**Selected excerpt**
Monday, 30 September 2013

100 Calorie Chocolate Cupcakes with Chocolate Cream Cheese Glaze - Gluten Free

I came across this website on the topped with cinnamon website and thought i just had to try make them with gluten free flour. They were very moist and you couldn't even tell they had carrot in them, very light and fluffy too. Such a nice healthier alternative to other chocolate cupcake recipes, highly recommend! The cream cheese glaze was a bit running and drizzled down a few of the cupcakes but other than that was really nice. The original recipe didn't have the milk which i added, which made it lighter but more running so don't add the milk if you want a thicker icing. ENJOY

For the cupcakes:

1/2 cup (125 ml) finely grated carrot
2 tbsp coconut oil, melted
1 egg
1/2 cup (125 ml) low fat plain yogurt or low fat buttermilk
1 cup  (110g) all purpose gluten free flour 
1 tsp baking powder
3/4 tsp baking soda
1/4 tsp salt
1/2 cup (100g) sugar
1/2 cup (50 g) cocoa powder
1/2 cup (125 ml) hot water

For the chocolate cream cheese frosting:
1/2 cup (50g) powdered sugar
1 1/2 tbsp cocoa powder
1 1/2 tbsp light cream cheese
1 tbsp light milk

Preheat your oven to 350 degrees F (180 degrees C).

**Set exercise A**
From the cupcake recipe, extract the part that opens with the words containing "For the chocolate" and closes with "(180 degrees C).".
**Set exercise B**
Does the cupcake recipe agree with each of these statements? Answer yes or no for each, quoting the deciding words: (i) The milk in the glaze was not part of the original recipe. (ii) The cupcakes call for one cup of grated carrot. (iii) The oven is preheated to 350 degrees F.
Rely only on the cupcake recipe above for your answers.

**Provided records**

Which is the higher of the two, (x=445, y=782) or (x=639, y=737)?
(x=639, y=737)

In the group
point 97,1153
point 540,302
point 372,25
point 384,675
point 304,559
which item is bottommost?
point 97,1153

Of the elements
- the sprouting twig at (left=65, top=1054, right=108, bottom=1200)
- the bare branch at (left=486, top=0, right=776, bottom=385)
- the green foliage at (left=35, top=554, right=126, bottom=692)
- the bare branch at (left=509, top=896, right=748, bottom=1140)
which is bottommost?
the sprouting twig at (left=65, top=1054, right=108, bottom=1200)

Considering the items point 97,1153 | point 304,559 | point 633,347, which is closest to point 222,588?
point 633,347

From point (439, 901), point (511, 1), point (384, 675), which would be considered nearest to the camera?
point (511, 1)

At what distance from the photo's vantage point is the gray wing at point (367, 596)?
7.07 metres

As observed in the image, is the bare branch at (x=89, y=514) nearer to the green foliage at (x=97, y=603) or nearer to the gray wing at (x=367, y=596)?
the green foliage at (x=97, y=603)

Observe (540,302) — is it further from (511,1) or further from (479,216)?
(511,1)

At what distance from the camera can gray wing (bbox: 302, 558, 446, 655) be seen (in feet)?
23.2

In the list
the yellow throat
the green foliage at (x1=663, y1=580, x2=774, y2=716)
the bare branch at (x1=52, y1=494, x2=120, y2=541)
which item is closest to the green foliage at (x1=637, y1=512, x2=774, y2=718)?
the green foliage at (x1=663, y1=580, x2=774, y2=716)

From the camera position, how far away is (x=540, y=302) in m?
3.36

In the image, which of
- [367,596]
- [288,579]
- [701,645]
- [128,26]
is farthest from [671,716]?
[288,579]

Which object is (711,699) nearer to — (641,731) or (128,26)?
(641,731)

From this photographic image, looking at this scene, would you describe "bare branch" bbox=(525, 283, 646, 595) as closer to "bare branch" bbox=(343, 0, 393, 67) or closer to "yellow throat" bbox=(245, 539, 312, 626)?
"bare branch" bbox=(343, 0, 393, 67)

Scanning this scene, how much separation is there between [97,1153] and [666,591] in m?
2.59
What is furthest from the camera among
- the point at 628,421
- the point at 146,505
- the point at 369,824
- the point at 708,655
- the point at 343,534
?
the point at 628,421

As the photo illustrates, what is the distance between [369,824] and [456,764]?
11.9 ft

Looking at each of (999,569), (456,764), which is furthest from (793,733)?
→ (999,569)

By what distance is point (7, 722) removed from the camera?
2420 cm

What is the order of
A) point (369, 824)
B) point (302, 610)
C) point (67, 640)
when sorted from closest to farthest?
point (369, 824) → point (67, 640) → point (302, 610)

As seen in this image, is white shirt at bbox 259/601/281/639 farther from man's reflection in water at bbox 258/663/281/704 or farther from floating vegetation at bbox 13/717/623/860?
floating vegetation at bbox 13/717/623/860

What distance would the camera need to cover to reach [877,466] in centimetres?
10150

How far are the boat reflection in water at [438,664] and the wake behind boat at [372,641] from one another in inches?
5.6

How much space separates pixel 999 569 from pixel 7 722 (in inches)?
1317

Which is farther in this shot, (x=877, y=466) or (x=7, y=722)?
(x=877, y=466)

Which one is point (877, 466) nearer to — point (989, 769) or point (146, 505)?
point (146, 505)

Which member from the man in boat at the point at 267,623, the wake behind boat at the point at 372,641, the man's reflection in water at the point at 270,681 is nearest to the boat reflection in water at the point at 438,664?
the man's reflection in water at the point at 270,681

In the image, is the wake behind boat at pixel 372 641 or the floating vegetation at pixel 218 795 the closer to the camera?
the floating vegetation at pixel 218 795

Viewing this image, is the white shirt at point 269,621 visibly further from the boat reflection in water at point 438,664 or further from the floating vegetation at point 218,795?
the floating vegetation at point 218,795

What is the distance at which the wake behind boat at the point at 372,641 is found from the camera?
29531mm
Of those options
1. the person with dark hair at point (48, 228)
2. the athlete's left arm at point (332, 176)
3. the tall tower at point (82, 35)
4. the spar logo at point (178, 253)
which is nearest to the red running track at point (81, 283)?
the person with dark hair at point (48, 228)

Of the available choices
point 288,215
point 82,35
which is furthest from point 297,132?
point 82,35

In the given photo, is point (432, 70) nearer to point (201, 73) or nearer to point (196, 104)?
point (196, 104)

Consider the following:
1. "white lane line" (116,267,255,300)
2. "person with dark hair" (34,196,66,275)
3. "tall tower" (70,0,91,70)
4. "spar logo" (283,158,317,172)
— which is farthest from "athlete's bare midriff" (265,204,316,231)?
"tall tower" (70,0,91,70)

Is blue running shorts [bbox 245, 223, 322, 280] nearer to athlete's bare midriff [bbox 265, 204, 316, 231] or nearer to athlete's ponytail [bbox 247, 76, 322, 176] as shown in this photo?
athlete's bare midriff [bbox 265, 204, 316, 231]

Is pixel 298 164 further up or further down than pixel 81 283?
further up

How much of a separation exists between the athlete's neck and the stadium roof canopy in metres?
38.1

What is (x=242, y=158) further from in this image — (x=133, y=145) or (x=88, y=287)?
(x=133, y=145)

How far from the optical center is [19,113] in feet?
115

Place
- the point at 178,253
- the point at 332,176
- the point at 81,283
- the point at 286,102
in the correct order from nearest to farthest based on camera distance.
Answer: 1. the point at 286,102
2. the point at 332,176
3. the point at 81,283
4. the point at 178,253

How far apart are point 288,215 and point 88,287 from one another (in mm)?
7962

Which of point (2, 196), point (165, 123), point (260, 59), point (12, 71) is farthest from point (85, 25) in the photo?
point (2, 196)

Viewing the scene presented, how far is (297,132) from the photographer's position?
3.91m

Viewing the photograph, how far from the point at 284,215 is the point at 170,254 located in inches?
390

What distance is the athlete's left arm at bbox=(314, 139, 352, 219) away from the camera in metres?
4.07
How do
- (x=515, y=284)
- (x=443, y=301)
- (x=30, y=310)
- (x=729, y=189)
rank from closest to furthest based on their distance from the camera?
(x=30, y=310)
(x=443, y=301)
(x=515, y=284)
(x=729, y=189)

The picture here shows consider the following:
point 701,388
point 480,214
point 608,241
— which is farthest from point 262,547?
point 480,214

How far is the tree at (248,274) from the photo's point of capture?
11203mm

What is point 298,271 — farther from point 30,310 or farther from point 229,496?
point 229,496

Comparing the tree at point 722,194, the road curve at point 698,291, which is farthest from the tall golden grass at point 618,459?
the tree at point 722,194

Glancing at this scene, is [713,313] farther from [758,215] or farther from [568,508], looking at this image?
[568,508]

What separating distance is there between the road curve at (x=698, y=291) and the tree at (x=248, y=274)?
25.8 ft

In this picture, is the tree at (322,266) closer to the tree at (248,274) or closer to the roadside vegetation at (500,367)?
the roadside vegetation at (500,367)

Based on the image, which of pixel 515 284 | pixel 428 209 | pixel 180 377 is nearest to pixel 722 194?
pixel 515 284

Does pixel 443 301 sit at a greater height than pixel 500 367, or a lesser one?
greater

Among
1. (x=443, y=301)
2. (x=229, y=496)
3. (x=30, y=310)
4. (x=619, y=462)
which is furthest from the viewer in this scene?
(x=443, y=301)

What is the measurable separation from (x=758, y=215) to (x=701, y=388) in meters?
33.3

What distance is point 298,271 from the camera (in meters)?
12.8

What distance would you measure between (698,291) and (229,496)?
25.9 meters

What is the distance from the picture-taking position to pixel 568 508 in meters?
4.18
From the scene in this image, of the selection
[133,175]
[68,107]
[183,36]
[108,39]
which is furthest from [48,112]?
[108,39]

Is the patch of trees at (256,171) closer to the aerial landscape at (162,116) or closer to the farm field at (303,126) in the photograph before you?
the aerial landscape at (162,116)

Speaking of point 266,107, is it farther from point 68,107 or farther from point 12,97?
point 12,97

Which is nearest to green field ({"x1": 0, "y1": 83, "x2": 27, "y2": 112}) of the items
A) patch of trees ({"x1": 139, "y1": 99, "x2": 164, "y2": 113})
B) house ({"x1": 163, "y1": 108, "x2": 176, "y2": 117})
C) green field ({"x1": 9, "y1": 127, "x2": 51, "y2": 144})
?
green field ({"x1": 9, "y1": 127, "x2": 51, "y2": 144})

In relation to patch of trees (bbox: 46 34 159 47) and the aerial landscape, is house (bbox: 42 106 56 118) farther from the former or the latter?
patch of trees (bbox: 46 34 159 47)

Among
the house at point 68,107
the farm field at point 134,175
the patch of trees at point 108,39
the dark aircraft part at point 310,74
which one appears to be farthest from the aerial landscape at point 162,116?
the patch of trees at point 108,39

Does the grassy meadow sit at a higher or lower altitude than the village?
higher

**Exercise answer A**
For the chocolate cream cheese frosting:
1/2 cup (50g) powdered sugar
1 1/2 tbsp cocoa powder
1 1/2 tbsp light cream cheese
1 tbsp light milk

Preheat your oven to 350 degrees F (180 degrees C).

**Exercise answer B**
(i) Yes: "The original recipe didn't have the milk which i added"
(ii) No: "1/2 cup (125 ml) finely grated carrot"
(iii) Yes: "Preheat your oven to 350 degrees F (180 degrees C)."